Data records
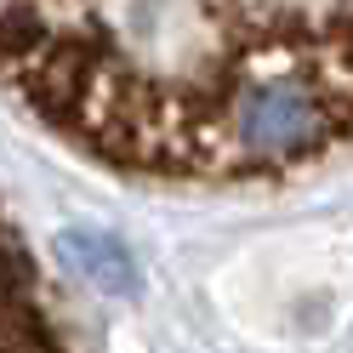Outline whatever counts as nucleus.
Segmentation results:
<instances>
[{
	"label": "nucleus",
	"mask_w": 353,
	"mask_h": 353,
	"mask_svg": "<svg viewBox=\"0 0 353 353\" xmlns=\"http://www.w3.org/2000/svg\"><path fill=\"white\" fill-rule=\"evenodd\" d=\"M0 92L154 183H274L353 148V0H0Z\"/></svg>",
	"instance_id": "f257e3e1"
},
{
	"label": "nucleus",
	"mask_w": 353,
	"mask_h": 353,
	"mask_svg": "<svg viewBox=\"0 0 353 353\" xmlns=\"http://www.w3.org/2000/svg\"><path fill=\"white\" fill-rule=\"evenodd\" d=\"M0 353H69L63 325L40 291V268L0 216Z\"/></svg>",
	"instance_id": "f03ea898"
},
{
	"label": "nucleus",
	"mask_w": 353,
	"mask_h": 353,
	"mask_svg": "<svg viewBox=\"0 0 353 353\" xmlns=\"http://www.w3.org/2000/svg\"><path fill=\"white\" fill-rule=\"evenodd\" d=\"M69 251L80 256V268L85 274H97L103 285H131V268H125V256L114 251V245H108V239H97V234H69Z\"/></svg>",
	"instance_id": "7ed1b4c3"
}]
</instances>
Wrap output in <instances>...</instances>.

■ **Instruction**
Pull out every line above that contains the string "viewBox", matching case exactly.

■ **Response for this exercise**
	"mask_svg": "<svg viewBox=\"0 0 353 353\" xmlns=\"http://www.w3.org/2000/svg\"><path fill=\"white\" fill-rule=\"evenodd\" d=\"M0 92L154 183H274L353 148V0H0Z\"/></svg>",
	"mask_svg": "<svg viewBox=\"0 0 353 353\" xmlns=\"http://www.w3.org/2000/svg\"><path fill=\"white\" fill-rule=\"evenodd\" d=\"M0 353H69L63 325L40 291V268L0 216Z\"/></svg>",
	"mask_svg": "<svg viewBox=\"0 0 353 353\" xmlns=\"http://www.w3.org/2000/svg\"><path fill=\"white\" fill-rule=\"evenodd\" d=\"M69 251L80 256V268L85 274H97L103 285H131V268H125V256L114 251V245H108V239H97V234H69Z\"/></svg>",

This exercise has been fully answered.